Well, I don't think that, I mean, I, I'm just talking, I'm not speaking about what Reverend Walker said. I'm speaking about what I understood of Albany and what I think the difficulty was in Albany, and I think Albany is perhaps one of the least understood of the campaigns. We were dealing with a more humane police force, number one, law enforcement body, and they, they did what they were supposed to do. When you break the law, what do you expect? You expect to get arrested and go to jail. In, in other communities, they were more brutal, they were more inhumane, and there were confrontations.
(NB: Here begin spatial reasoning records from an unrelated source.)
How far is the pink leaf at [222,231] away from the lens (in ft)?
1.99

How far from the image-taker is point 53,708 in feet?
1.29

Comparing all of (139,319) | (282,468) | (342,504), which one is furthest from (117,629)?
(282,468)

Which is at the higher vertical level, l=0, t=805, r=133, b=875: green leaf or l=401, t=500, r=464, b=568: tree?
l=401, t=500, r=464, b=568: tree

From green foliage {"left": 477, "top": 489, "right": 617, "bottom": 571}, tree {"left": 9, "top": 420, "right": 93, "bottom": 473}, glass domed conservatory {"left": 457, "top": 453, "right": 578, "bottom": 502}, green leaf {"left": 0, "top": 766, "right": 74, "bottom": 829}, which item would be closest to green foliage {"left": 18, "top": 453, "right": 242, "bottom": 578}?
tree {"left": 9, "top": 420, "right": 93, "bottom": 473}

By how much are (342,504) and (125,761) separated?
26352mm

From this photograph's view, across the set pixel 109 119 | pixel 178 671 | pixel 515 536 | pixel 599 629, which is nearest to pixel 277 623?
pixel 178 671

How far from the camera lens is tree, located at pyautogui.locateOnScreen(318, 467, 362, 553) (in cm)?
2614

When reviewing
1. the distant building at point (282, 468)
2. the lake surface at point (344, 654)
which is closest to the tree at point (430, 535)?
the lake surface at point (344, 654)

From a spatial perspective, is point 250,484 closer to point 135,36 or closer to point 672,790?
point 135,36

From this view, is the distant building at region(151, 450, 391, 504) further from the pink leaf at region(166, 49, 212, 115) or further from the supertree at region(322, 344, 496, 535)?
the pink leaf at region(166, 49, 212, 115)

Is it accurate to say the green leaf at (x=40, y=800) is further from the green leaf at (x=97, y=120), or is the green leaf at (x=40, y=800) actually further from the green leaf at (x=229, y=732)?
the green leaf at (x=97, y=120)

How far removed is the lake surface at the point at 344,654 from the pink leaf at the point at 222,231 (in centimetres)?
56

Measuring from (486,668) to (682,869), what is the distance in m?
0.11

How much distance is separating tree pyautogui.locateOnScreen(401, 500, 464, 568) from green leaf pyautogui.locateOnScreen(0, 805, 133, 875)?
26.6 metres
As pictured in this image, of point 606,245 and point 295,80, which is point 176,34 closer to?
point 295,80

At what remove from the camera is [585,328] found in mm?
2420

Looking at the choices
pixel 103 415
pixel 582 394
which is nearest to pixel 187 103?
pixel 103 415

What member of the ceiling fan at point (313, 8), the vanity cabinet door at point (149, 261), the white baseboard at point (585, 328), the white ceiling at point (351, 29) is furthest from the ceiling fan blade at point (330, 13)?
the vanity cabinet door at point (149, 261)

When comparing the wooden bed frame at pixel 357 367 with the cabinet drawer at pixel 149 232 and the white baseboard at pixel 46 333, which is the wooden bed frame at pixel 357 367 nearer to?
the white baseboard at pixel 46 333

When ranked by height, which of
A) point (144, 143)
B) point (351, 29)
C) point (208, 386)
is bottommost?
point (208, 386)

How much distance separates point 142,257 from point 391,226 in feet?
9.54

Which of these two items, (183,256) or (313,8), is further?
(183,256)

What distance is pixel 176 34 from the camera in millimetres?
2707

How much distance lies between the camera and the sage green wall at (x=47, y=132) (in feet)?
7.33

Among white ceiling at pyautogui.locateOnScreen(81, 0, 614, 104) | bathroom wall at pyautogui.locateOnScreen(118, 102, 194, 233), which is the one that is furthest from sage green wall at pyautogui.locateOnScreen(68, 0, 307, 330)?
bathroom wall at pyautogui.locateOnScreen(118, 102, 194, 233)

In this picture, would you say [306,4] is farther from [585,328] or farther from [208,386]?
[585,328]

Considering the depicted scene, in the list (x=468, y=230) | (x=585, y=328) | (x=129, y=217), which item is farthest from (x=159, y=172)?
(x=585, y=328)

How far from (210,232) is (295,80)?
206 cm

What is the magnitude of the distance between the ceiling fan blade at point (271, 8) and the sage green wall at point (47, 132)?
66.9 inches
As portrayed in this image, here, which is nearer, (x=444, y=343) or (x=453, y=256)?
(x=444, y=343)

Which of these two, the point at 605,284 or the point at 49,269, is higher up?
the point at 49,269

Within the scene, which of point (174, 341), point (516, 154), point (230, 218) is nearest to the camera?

And very often, it was the confrontations that caused people to pay attention to what was going on. In Albany we had a federal injunction placed against us. And when the federal court started ruling against us, that created a whole different thing in terms of what strategy do you use now? Because up to that point, Martin had been willing to break state laws, that were unjust laws, and our ally was the federal judiciary. And so if we would take our case to the federal court, and the federal court ruled against us, what recourse did we have? ** So we were working in concert with the federal laws, all the time, in the South, up to that point. But, so what we were—he was asking Senator Kennedy, I mean President Kennedy, and the Attorney General, Bobby Kennedy, for an intercession in Albany. That, that they needed, he needed some intercession. He was asking them, the Justice Department, to intercede, as a friend of the court, so that that injunction could be lifted. Because if you break the federal injunction, that would be a problem. And that was essentially the problem in Albany.